All institutions receiving grants from the U.S. Public Health Service (PHS) must adhere to its animal welfare assurance Policy. Under the terms of the Policy, not only must institutions adhere to the AWA, they also must follow the detailed recommendations on animal care and treatment that are contained in a book called the Guide for the Care and Use of Laboratory Animals. The PHS policy covers all vertebrate animals, including rats and mice, and has several key elements. One is that each institution must document that it has an animal care committee to review the use and care of animals in research. (This same committee satisfies the Animal Welfare Act requirement mentioned earlier). Another is that institutions must file (and update annually) Animal Welfare Assurances with the NIH office.

The Animal Welfare Assurance includes:

• Documentation of institutional commitment
• Description of the animal care and use program
• Implementation procedures

The written assurance must be provided up front if the institution wants a PHS grant. NIH will even suspend or revoke PHS grants or contracts if an institution does not remain in compliance. The burden of proof and documentation is always on the research institution.

V. Association for Assessment and Accreditation of Laboratory Animal Care International (AAALAC)

UCSF has achieved a highly regarded laboratory animal care and use accreditation from the independent Association for Assessment and Accreditation of Laboratory Animal Care International (AAALAC). The accreditation is given to organizations exhibiting the highest standards for the humane treatment of animals in research.

The voluntary accreditation involved an extensive internal review by UCSF officials, submittal of a detailed animal care and use program description and supporting documentation, followed by an on-site review by AAALAC evaluators, who are animal care and use professionals and researchers around the globe. The AAALAC assessors reviewed the internal reports, USDA reports, visited facilities and interviewed researchers using animals in research and conducted their own comprehensive assessment prior to granting full accreditation to UCSF.
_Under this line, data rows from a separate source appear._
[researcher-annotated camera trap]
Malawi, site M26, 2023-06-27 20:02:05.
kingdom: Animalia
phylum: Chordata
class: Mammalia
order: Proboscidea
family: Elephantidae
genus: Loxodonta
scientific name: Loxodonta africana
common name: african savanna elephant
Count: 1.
The assessment included all aspects of UCSF’s animal care and use program, including procedures used and overall performance. The basic components that were evaluated included institutional policies, animal husbandry, veterinary care and the physical plant.

AAALAC is not a regulatory body and does not make or enforce regulations. Instead, it uses widely accepted guidelines and best practices, such as the “Guide for the Care and Use of Laboratory Animals” (NRC 1996) and other resources in determining the status of animal care and use programs at institutions seeking accreditation.